_EXERCISE PASSAGE:_
((
Add a different code path for catting contiguous tensors along the first dimension, for speed reasons.

Fix a bug in cat when catting with an empty tensor along first dim (it added an extra dim). Fix the ambiguous 'catting along last dimension' sentence in the doc and change the behavior to pick the maximum last dimension over all input tensors. Now empty tensors are allowed.
author: nkoumchatzky <nkoumchatzky@twitter.com> 2016-12-21 03:24:35 +0300
committer: nkoumchatzky <nkoumchatzky@twitter.com> 2016-12-26 18:23:42 +0300
commit: d41580eccefcbc1d11d404e0c4ae522560f8e263 (patch)
tree: 1bf3233d39ec499418fe4daa1b802b6e6b6095da
parent: 7ca7ec9d08f1ef2c753e72cbd014397736d6b5af (diff)
))
_INFORMATION SHOWN:_
((
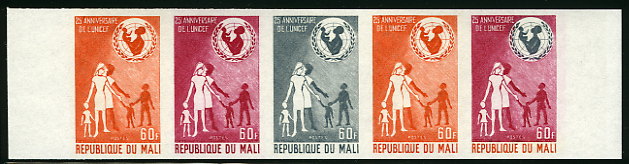 Mali_1971_Yvert_157-Scott_155_five_b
))
_YOUR TASKS:_
A – Using the commit message, say whether each statement agrees with it: (i) the commit fixes a bug where catting with an empty tensor along the first dimension added an extra dimension; (ii) the new behavior picks the minimum last dimension over all input tensors; (iii) the separate code path is for catting non-contiguous tensors. Answer each with yes or no and the deciding words quoted.
B – Print the commit message word for word, starting with "Add a different" and going on through "tensors are allowed.".

_RESPONSES BY ITEM NUMBER:_
A –
(i) Yes: "Fix a bug in cat when catting with an empty tensor along first dim (it added an extra dim)."
(ii) No: "change the behavior to pick the maximum last dimension over all input tensors."
(iii) No: "Add a different code path for catting contiguous tensors along the first dimension, for speed reasons."

B –
Add a different code path for catting contiguous tensors along the first dimension, for speed reasons.

Fix a bug in cat when catting with an empty tensor along first dim (it added an extra dim). Fix the ambiguous 'catting along last dimension' sentence in the doc and change the behavior to pick the maximum last dimension over all input tensors. Now empty tensors are allowed.